To do:
Please print the listing below word for word, without the pictures.

Data for this task:
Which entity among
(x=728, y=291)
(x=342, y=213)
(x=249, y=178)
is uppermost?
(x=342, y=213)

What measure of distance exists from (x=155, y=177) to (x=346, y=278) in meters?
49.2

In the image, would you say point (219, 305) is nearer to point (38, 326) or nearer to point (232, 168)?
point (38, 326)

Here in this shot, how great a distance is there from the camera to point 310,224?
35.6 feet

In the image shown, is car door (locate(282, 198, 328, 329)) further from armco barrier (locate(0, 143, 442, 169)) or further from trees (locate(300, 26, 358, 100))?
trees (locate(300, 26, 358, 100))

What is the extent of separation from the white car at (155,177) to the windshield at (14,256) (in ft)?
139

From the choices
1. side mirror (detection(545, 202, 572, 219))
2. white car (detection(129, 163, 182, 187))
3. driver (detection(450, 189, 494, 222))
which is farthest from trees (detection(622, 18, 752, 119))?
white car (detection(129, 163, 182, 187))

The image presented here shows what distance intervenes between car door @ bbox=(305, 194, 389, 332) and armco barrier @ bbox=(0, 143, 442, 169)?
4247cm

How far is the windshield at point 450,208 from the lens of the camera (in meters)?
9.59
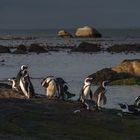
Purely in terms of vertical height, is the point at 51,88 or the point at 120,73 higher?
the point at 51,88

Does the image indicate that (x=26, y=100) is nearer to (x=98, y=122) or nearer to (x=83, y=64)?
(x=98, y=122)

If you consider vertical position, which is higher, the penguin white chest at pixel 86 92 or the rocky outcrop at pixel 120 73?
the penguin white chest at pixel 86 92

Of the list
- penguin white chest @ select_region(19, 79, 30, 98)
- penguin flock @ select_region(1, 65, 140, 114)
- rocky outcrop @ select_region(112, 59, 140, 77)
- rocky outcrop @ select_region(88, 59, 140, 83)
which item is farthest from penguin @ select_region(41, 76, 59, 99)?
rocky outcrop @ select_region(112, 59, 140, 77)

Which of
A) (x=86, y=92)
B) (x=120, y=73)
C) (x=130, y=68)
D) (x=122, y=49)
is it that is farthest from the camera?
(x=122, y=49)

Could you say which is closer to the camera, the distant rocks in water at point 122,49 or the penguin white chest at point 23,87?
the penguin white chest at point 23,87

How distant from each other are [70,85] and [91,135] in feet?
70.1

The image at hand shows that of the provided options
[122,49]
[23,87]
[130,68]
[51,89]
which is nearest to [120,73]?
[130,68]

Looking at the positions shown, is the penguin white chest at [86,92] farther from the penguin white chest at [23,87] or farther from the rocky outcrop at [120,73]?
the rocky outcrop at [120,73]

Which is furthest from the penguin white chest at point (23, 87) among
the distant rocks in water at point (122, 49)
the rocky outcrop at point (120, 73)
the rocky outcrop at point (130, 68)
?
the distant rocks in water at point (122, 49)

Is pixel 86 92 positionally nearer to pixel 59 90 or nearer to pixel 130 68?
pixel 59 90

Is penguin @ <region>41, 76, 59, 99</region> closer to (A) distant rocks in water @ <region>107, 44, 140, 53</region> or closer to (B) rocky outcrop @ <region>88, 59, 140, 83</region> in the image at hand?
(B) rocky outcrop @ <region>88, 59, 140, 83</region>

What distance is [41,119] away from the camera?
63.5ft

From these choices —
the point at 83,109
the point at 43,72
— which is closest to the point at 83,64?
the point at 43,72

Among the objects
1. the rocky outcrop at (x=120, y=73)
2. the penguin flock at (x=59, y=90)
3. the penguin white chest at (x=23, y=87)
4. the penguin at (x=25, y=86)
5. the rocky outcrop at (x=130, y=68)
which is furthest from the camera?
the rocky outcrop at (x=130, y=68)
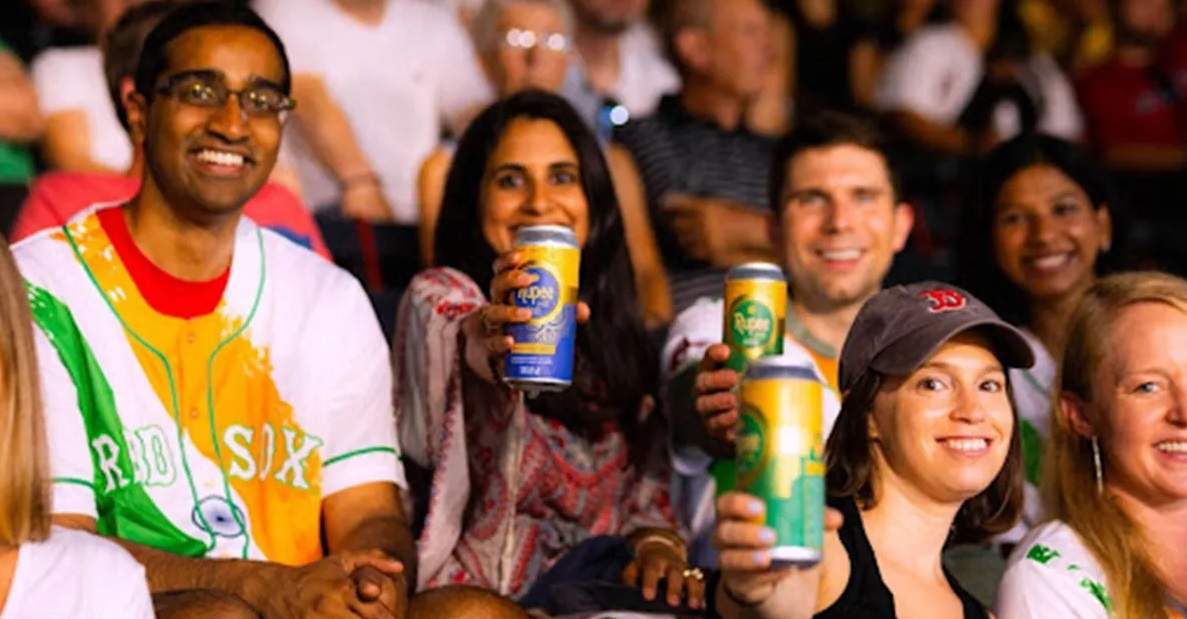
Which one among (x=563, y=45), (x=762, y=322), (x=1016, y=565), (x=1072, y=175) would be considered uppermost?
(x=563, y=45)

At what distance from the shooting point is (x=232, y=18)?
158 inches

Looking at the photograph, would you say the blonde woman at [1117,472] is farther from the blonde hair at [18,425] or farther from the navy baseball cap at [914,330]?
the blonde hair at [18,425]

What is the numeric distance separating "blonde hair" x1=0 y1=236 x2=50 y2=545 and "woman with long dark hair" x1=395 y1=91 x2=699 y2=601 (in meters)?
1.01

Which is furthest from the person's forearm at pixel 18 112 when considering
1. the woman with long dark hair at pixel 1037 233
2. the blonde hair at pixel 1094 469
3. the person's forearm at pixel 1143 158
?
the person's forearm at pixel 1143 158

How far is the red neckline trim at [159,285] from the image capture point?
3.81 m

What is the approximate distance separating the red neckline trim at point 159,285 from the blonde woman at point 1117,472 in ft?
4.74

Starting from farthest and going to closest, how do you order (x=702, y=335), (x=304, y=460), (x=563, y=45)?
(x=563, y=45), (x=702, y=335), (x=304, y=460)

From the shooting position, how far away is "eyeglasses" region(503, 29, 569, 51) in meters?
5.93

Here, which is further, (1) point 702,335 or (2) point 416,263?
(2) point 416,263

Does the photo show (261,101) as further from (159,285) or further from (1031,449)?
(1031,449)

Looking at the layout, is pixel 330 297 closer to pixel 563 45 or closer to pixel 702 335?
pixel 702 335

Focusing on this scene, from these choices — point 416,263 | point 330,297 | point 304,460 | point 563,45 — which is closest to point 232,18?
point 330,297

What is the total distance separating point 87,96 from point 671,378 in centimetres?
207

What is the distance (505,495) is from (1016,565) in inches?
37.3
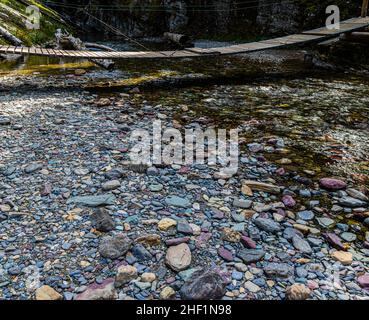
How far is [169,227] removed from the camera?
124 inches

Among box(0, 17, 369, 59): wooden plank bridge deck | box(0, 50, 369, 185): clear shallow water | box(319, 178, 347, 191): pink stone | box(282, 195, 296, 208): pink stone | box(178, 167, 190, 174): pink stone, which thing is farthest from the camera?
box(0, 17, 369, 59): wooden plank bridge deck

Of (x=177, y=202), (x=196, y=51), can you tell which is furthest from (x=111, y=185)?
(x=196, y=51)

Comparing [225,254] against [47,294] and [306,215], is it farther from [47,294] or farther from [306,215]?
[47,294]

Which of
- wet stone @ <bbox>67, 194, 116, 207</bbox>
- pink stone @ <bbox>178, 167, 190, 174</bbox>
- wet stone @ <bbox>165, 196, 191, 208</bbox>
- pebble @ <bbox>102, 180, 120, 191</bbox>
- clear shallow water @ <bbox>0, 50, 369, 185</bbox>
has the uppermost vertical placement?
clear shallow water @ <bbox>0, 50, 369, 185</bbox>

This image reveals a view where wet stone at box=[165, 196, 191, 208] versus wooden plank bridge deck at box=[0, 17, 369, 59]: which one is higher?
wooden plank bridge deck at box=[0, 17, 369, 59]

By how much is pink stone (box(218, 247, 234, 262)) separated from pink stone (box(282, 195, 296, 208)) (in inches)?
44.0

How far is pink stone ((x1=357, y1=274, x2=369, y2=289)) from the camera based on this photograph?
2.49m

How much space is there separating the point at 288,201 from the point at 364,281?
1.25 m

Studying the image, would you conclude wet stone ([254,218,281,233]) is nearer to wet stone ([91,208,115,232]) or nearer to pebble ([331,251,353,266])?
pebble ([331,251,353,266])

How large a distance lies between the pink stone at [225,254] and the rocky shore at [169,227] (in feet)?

The result:
Which entity among
(x=728, y=291)
(x=342, y=213)
(x=249, y=178)
is uppermost?
(x=342, y=213)

What measure of distance exists from (x=155, y=177) to (x=346, y=278) in meters?
49.2

In the image, would you say point (219, 305) is nearer to point (38, 326) or nearer to point (232, 168)?
point (38, 326)

Here in this shot, how great a distance is there from the camera to point 310,224?
35.6 feet

In the image shown, is car door (locate(282, 198, 328, 329)) further from armco barrier (locate(0, 143, 442, 169)) or further from trees (locate(300, 26, 358, 100))?
trees (locate(300, 26, 358, 100))

What is the extent of separation from the white car at (155,177) to the windshield at (14,256) (in ft)?
139

From the choices
1. side mirror (detection(545, 202, 572, 219))
2. white car (detection(129, 163, 182, 187))
3. driver (detection(450, 189, 494, 222))
which is farthest from trees (detection(622, 18, 752, 119))?
white car (detection(129, 163, 182, 187))

The image presented here shows what distance intervenes between car door @ bbox=(305, 194, 389, 332) and armco barrier @ bbox=(0, 143, 442, 169)?
4247cm

How far is the windshield at point 450,208 from the lens of the camera (in meters)?
9.59
Purely in terms of vertical height, is the point at 51,88 or the point at 120,73 higher?
the point at 51,88

Does the image indicate that (x=26, y=100) is nearer to (x=98, y=122) or nearer to (x=83, y=64)?
(x=98, y=122)

If you consider vertical position, which is higher, the penguin white chest at pixel 86 92 or the rocky outcrop at pixel 120 73?
the penguin white chest at pixel 86 92

Of the list
- penguin white chest @ select_region(19, 79, 30, 98)
- penguin flock @ select_region(1, 65, 140, 114)
- rocky outcrop @ select_region(112, 59, 140, 77)
- rocky outcrop @ select_region(88, 59, 140, 83)
which item is farthest from penguin @ select_region(41, 76, 59, 99)?
rocky outcrop @ select_region(112, 59, 140, 77)

Which of
A) (x=86, y=92)
B) (x=120, y=73)
C) (x=130, y=68)
D) (x=122, y=49)
is it that is farthest from the camera?
(x=122, y=49)

Could you say which is closer to the camera, the distant rocks in water at point 122,49 or the penguin white chest at point 23,87?
the penguin white chest at point 23,87

How distant from each other are [70,85] and [91,135] in feet?
70.1

The image at hand shows that of the provided options
[122,49]
[23,87]
[130,68]
[51,89]
which is nearest to [120,73]?
[130,68]

Looking at the positions shown, is the penguin white chest at [86,92] farther from the penguin white chest at [23,87] or farther from the rocky outcrop at [120,73]?
the rocky outcrop at [120,73]

Which is furthest from the penguin white chest at point (23, 87) among
the distant rocks in water at point (122, 49)
the rocky outcrop at point (120, 73)
the rocky outcrop at point (130, 68)
?
the distant rocks in water at point (122, 49)

Is pixel 86 92 positionally nearer to pixel 59 90 or nearer to pixel 130 68?
pixel 59 90

Is penguin @ <region>41, 76, 59, 99</region> closer to (A) distant rocks in water @ <region>107, 44, 140, 53</region> or closer to (B) rocky outcrop @ <region>88, 59, 140, 83</region> in the image at hand?
(B) rocky outcrop @ <region>88, 59, 140, 83</region>

What distance is [41,119] away from the camera?
63.5ft

From these choices —
the point at 83,109
the point at 43,72
— which is closest to the point at 83,64?
the point at 43,72

Among the objects
1. the rocky outcrop at (x=120, y=73)
2. the penguin flock at (x=59, y=90)
3. the penguin white chest at (x=23, y=87)
4. the penguin at (x=25, y=86)
5. the rocky outcrop at (x=130, y=68)
which is furthest from the camera?
the rocky outcrop at (x=130, y=68)
Which one among (x=563, y=45), (x=762, y=322), (x=1016, y=565), (x=1072, y=175) would be considered uppermost?
(x=563, y=45)

At what distance from the shooting point is (x=232, y=18)?
158 inches

Looking at the photograph, would you say the blonde woman at [1117,472] is farther from the blonde hair at [18,425] or farther from the navy baseball cap at [914,330]?
the blonde hair at [18,425]

What is the numeric distance separating "blonde hair" x1=0 y1=236 x2=50 y2=545 and "woman with long dark hair" x1=395 y1=91 x2=699 y2=601 (in meters)?
1.01

Which is furthest from the person's forearm at pixel 18 112 when considering
1. the woman with long dark hair at pixel 1037 233
2. the blonde hair at pixel 1094 469
3. the person's forearm at pixel 1143 158
?
the person's forearm at pixel 1143 158

How far is the red neckline trim at [159,285] from the image capture point?
3.81 m

What is the approximate distance separating the red neckline trim at point 159,285 from the blonde woman at point 1117,472 in ft?
4.74

Starting from farthest and going to closest, how do you order (x=702, y=335), (x=304, y=460), (x=563, y=45)?
(x=563, y=45), (x=702, y=335), (x=304, y=460)

From the shooting position, how far away is "eyeglasses" region(503, 29, 569, 51) in meters?
5.93

Here, which is further, (1) point 702,335 or (2) point 416,263?
(2) point 416,263

Does the photo show (261,101) as further from (159,285) or further from (1031,449)?
(1031,449)

Looking at the layout, is pixel 330 297 closer to pixel 563 45 or closer to pixel 702 335?
pixel 702 335

Focusing on this scene, from these choices — point 416,263 | point 330,297 | point 304,460 | point 563,45 — which is closest to point 232,18?
point 330,297

What is the total distance separating point 87,96 from point 671,378 in centimetres?
207

What is the distance (505,495) is from (1016,565) in inches?
37.3
How far is [169,227] removed from the camera?
124 inches

Among box(0, 17, 369, 59): wooden plank bridge deck | box(0, 50, 369, 185): clear shallow water | box(319, 178, 347, 191): pink stone | box(282, 195, 296, 208): pink stone | box(178, 167, 190, 174): pink stone, which thing is farthest from the camera?
box(0, 17, 369, 59): wooden plank bridge deck

Of (x=177, y=202), (x=196, y=51), can you tell which is furthest from (x=111, y=185)?
(x=196, y=51)

Comparing [225,254] against [47,294] and [306,215], is it farther from [47,294] or farther from [306,215]?
[47,294]

Which of
- wet stone @ <bbox>67, 194, 116, 207</bbox>
- pink stone @ <bbox>178, 167, 190, 174</bbox>
- wet stone @ <bbox>165, 196, 191, 208</bbox>
- pebble @ <bbox>102, 180, 120, 191</bbox>
- clear shallow water @ <bbox>0, 50, 369, 185</bbox>
has the uppermost vertical placement?
clear shallow water @ <bbox>0, 50, 369, 185</bbox>

This image reveals a view where wet stone at box=[165, 196, 191, 208] versus wooden plank bridge deck at box=[0, 17, 369, 59]: which one is higher?
wooden plank bridge deck at box=[0, 17, 369, 59]

By how much is pink stone (box(218, 247, 234, 262)) separated from pink stone (box(282, 195, 296, 208)) (in inches)?
44.0

How far is pink stone ((x1=357, y1=274, x2=369, y2=289)) from the camera based on this photograph?
2.49m

How much space is there separating the point at 288,201 from the point at 364,281?
1.25 m

Studying the image, would you conclude wet stone ([254,218,281,233]) is nearer to wet stone ([91,208,115,232]) or nearer to pebble ([331,251,353,266])?
pebble ([331,251,353,266])

How large a distance lies between the pink stone at [225,254] and the rocky shore at [169,227] (in feet)?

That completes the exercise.